### [Objective]
State how many lines of the material below contain the string "apart", giving only the number.

Scene question records:

──────────

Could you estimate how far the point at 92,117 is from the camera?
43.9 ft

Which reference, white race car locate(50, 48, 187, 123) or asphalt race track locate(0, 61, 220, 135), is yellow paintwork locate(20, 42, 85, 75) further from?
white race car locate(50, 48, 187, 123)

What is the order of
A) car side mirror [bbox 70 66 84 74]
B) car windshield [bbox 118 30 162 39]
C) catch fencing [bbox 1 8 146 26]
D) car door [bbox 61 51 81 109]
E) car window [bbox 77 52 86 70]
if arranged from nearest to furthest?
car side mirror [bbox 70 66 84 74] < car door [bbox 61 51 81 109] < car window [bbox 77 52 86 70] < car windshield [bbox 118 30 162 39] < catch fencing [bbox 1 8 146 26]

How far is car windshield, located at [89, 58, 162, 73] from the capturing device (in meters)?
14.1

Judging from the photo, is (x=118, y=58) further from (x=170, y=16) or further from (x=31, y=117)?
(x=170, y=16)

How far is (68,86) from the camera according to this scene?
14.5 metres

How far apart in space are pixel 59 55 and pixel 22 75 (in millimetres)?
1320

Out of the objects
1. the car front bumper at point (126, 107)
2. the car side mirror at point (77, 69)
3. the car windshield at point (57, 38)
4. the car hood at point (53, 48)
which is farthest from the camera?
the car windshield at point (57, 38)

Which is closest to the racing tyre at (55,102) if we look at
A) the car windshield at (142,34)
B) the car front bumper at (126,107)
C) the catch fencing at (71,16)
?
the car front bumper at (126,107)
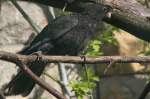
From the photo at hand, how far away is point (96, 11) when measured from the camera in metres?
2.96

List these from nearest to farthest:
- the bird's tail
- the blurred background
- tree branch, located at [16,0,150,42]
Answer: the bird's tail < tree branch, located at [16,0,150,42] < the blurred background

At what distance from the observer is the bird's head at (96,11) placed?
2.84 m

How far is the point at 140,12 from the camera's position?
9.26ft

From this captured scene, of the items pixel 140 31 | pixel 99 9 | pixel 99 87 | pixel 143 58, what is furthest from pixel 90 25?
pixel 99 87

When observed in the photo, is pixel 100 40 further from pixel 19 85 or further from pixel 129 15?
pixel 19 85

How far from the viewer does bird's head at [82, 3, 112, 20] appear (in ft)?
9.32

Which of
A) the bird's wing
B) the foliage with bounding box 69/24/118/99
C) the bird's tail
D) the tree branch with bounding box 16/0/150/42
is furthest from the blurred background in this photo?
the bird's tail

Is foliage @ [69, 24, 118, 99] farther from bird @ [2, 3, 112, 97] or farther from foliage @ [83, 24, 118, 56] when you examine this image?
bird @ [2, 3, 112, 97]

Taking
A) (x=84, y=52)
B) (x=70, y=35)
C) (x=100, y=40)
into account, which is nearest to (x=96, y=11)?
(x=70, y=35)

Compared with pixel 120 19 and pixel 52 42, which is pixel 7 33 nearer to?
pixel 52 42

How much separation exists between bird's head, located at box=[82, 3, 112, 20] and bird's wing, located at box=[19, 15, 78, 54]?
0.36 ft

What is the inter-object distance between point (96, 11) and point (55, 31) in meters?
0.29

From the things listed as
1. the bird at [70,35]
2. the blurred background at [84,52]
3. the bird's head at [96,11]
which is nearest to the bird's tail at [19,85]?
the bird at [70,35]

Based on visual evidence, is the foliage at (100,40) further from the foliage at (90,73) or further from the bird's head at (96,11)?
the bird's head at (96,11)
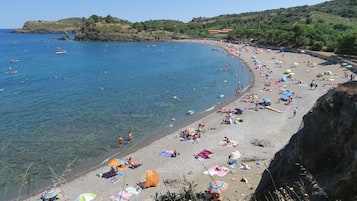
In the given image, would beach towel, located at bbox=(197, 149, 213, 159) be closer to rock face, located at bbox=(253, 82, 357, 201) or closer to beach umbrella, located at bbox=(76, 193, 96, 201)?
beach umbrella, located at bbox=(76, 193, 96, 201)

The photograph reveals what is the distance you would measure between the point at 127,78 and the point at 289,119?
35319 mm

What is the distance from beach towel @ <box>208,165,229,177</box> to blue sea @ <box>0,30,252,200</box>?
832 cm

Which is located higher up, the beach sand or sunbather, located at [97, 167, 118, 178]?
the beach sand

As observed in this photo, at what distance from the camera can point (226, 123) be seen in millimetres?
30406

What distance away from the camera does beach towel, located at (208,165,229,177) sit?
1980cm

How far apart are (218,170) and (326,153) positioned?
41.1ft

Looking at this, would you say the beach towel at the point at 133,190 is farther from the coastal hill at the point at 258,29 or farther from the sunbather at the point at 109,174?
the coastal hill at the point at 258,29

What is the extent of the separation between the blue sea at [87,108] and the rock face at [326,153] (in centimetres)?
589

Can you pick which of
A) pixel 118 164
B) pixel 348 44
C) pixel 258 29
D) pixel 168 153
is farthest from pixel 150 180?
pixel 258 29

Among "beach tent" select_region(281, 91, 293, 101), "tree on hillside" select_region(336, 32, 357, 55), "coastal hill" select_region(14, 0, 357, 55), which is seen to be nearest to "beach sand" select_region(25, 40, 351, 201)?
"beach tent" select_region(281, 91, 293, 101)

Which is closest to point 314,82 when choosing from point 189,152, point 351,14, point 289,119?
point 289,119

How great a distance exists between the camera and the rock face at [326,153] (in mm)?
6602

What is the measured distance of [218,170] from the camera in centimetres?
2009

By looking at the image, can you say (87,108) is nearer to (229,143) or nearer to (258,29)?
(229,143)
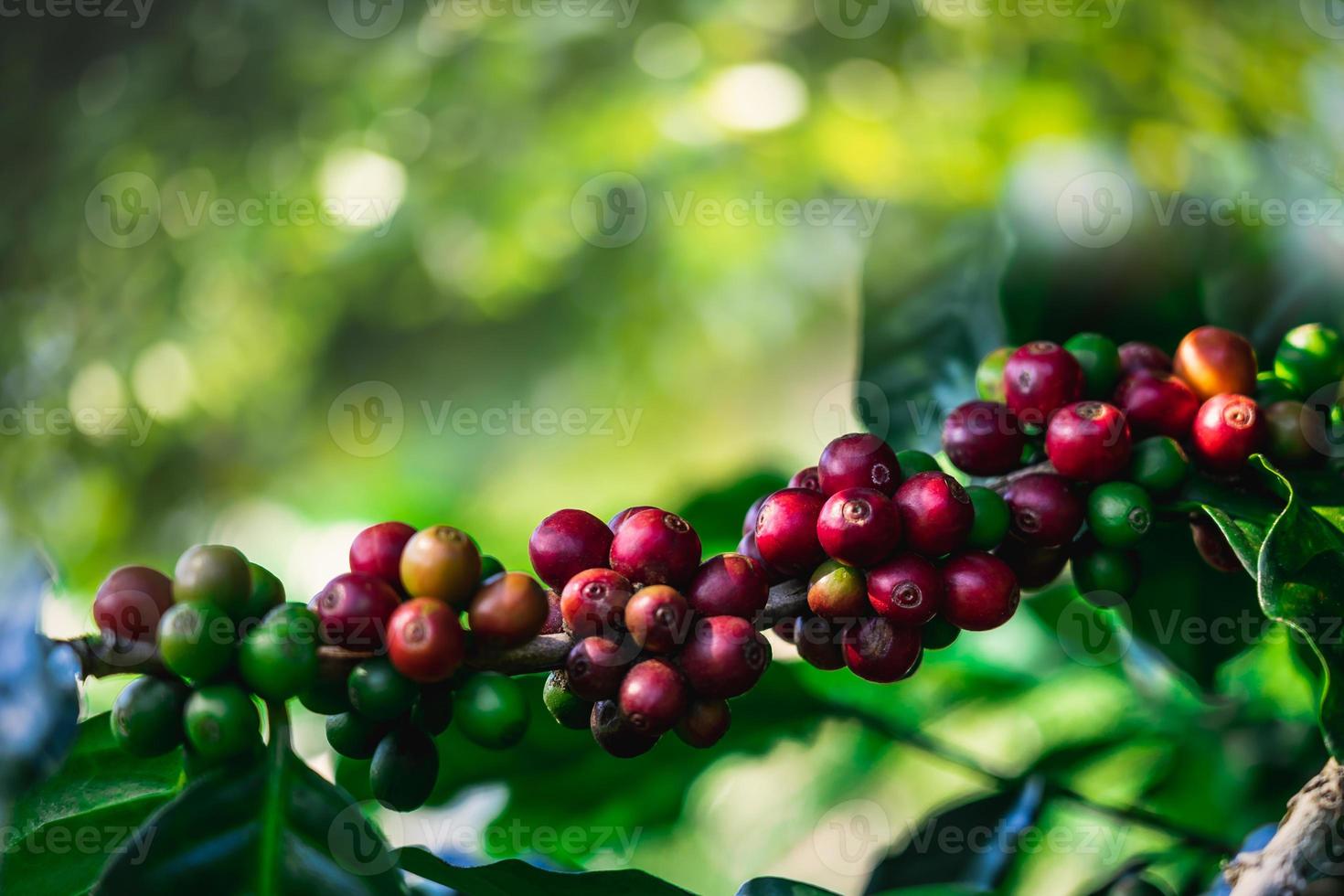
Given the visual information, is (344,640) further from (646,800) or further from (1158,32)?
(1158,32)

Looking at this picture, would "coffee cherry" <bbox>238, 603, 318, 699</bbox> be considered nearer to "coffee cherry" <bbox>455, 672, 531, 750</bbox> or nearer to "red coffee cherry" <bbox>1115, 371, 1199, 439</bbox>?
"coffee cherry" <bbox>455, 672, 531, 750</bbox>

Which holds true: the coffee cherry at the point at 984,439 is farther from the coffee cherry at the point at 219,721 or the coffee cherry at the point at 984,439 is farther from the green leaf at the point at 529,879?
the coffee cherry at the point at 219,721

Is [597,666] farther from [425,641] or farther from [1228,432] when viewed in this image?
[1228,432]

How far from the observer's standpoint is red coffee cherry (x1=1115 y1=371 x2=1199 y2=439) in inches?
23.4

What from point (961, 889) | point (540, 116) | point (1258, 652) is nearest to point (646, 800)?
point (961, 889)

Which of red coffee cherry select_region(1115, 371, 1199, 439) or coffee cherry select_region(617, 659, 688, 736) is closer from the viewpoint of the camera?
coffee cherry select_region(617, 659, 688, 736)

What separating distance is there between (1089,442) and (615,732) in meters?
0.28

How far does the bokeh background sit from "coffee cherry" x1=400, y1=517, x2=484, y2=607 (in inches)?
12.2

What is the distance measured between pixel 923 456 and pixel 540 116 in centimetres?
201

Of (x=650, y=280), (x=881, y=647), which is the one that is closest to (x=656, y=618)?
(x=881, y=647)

──────────

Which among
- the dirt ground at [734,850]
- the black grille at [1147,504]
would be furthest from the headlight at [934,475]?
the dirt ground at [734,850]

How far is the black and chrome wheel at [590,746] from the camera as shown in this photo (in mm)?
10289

──────────

### [Output for this task]
2